Tak masalah berasal dari dasar kesenian berbeda, katanya, intinya berkesenian harus berhubungan langsung dengan kehidupan. Adi mengaku berangkat dari seni teater. Dalam performance art kali ini ia mengambil dan mengembangkan latihan dasar teater. Tahun ini kali ketiga ia mengikuti PAMAFEST. Sebelumnya menjadi performer independen.

Performer dari Polandia, Adam Gruba menyajikan musik noise digabungkan dengan teatrikal pemutaran tali yang terinspirasi dari teori fisika kuantum. Tali yang diputar berulang dengan tempo yang cepat membentuk bayangan lingkaran. Lingkaran yang tercipta dari cahaya lampu seolah seperti black hole yang menghisap perhatian penonton.

Musik noise  sendiri fungsinya untuk menyampaikan gelombang bunyi. Adam Gruba menyatakan bunyi bisa menjadi virus bagi seseorang untuk memasuki ruang spiritual. Manifestasi pada penonton adalah ketika musik mulai berdegub makin cepat, penonton akan terbawa lalu ikut menggerakan badannya mengikuti Irama musik.

Iwan Wijono, seniman performing art asal Jogja menilai PAMAFEST cukup berani. Artinya di Malang sendiri seni konvensional belum begitu bisa hidup. “Bisa menjadi corong banyak anak anak muda untuk bersenikebudayaan,” ujarnya.

Kemajuan seni, ujarnya, merupakan indikasi kemajuan suatu bangsa, Bangsa yang maju akan memiliki tinggalan seni dan kebudayaan seperti candi atau naskah kuno.
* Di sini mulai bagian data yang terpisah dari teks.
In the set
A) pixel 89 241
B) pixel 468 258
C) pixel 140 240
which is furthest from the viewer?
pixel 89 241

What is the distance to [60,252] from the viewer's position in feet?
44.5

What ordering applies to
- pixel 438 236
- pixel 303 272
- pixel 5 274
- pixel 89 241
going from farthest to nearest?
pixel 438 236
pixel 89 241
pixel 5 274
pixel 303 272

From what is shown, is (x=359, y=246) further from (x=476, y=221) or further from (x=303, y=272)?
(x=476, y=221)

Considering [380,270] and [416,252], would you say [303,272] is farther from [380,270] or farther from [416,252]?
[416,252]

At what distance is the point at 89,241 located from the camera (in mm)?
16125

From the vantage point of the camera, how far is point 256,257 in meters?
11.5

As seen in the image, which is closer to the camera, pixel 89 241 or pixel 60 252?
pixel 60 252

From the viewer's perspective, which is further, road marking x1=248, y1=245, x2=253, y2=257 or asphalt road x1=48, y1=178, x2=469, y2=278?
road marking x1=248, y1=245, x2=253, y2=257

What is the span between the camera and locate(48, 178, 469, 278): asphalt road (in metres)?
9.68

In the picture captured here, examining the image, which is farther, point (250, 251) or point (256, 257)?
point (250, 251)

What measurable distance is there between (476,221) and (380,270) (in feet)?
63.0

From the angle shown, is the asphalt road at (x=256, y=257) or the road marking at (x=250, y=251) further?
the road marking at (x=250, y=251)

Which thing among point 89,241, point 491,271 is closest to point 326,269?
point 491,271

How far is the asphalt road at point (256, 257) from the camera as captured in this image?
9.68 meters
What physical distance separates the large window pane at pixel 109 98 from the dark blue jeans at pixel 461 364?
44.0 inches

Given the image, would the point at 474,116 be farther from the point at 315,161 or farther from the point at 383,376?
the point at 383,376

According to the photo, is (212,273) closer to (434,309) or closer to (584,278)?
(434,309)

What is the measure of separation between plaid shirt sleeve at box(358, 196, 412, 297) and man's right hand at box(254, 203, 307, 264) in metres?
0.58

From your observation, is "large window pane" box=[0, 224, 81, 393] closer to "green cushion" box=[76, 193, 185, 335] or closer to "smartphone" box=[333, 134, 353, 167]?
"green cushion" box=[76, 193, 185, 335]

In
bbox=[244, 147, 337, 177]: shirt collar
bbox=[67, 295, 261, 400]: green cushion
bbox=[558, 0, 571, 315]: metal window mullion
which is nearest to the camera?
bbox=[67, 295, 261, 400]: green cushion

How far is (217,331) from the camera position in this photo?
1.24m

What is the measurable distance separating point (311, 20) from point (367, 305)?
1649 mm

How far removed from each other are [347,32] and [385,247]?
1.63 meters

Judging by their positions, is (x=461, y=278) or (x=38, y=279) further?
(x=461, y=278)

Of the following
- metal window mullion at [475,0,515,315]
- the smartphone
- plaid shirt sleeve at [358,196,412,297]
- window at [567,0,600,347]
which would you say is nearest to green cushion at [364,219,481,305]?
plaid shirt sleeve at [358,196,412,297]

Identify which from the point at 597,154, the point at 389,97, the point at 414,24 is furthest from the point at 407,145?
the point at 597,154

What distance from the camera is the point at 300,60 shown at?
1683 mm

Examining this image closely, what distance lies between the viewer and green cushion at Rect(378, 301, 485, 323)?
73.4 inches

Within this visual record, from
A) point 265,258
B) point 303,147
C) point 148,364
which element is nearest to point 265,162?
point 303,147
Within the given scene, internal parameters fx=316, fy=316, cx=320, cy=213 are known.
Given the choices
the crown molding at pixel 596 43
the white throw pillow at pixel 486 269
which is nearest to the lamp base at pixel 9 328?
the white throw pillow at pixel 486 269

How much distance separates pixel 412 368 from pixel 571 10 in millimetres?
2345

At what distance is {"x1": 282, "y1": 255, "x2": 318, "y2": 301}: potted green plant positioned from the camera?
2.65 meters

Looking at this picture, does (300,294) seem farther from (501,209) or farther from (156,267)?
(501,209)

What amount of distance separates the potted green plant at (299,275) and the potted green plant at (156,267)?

Iwan menganggap performing art sebagai media untuk bersuara khususnya problem sosial.

Sebagai salah satu street art performer pendukung reformasi pada demo era 1990an, Iwan menjadikan performing art sebagai salah satu upaya berdemokrasi. “Turun ke jalan dengan tubuh dengan pertunjukan di jalan itu efeknya luar biasa. Secara simbolik itu menyebarkan isu ke nasional. Orang jadi terinspirasi untuk ikut bergerak,” ujarnya.

Iwan berharap performing art di Malang bisa lebih difungsikan lebih jauh, bukan sekedar festival atau agenda tahunan. Seperti menyampaikan semua kegelisahan dan ekspresi. “Bangsa yang kaya tapi banyak hutang, banyak masalah lingkungan hidup, dan banyak persoalan. Media non-konvensional dapat menyampaikan ide-ide itu,” ujar Iwan menandaskan.